|Hon. James O'Reilly|
Structural issues have been at the forefront of discussion in the United States about how to stem the tide of sexual assault cases. Refreshingly, here's a February 24, 2014 decision of the Court Martial Appeal Court of Canada where the debate falls into familiar doctrinal territory, including the admission of new evidence on appeal and the right to effective assistance of counsel. In Thibeault v. Canada, 2014 CMAC 2
, the court, per O'Reilly
, J.A., wrote:
Naturally, appellate courts are reluctant to introduce new evidence on appeal. All relevant and available evidence should normally be put before the trier of fact at trial to determine whether the Crown has met its burden of proving guilt beyond a reasonable doubt. However, there are exceptions. One is where the evidence was not tendered at trial because the accused’s defence counsel recommended against it, counsel’s advice was incompetent and, because the evidence could have raised a reasonable doubt about the accused’s guilt, the result was a miscarriage of justice.

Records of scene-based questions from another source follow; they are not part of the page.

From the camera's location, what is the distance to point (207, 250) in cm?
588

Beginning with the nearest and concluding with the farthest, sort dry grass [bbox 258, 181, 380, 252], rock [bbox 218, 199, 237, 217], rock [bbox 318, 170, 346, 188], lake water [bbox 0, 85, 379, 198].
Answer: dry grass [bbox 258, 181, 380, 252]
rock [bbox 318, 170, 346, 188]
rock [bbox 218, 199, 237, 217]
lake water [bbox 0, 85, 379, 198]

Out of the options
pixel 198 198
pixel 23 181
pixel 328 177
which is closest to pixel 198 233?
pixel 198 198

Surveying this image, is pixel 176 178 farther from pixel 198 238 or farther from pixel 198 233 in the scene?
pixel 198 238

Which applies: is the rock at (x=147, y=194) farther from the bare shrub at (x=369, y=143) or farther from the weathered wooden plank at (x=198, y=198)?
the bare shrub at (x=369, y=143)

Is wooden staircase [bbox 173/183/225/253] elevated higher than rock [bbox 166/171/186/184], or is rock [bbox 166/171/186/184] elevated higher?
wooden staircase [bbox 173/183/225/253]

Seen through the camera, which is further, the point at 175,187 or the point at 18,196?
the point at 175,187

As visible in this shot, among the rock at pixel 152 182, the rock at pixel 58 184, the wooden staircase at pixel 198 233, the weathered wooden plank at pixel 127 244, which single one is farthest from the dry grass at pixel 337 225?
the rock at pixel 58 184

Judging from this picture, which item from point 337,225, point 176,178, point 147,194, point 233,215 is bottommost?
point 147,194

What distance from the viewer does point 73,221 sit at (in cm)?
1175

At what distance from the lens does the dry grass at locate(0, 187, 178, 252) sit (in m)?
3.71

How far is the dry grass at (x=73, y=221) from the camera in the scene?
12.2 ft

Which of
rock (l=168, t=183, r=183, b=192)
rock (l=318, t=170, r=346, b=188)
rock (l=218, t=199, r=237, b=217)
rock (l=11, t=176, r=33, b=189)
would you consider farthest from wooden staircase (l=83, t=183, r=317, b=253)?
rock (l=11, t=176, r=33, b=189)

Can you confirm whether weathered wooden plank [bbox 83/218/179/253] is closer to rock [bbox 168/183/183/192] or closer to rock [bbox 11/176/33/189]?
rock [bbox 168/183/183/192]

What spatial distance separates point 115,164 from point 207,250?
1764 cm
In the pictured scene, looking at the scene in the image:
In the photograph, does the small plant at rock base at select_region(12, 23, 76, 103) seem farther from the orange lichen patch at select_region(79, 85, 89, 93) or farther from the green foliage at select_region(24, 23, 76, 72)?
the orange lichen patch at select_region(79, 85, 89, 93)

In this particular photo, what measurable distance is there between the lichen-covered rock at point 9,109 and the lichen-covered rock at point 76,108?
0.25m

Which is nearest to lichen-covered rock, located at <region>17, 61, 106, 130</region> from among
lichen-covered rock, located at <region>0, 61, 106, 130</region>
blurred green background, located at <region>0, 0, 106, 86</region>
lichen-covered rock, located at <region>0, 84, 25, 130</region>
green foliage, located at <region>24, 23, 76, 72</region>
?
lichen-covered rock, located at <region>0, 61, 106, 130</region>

The general test for the admission of fresh evidence on appeal comprises four criteria, originally set out in R v Palmer,  1 SCR 759:
1. The evidence should generally not be admitted if, by due diligence, it could have been adduced at trial provided that this general principle will not be applied as strictly in a criminal case as in civil cases;
2. The evidence must be relevant in the sense that it bears upon a decisive or potentially decisive issue in the trial;
3. The evidence must be credible in the sense that it is reasonably capable of belief, and
4. It must be such that if believed it could reasonably, when taken with the other evidence adduced at trial, be expected to have affected the result.
The court unanimously ruled that the proffered new evidence should be admitted, and allowed the appeal, set aside Sub-Lieutenant Thibeault's conviction and ordered a new trial.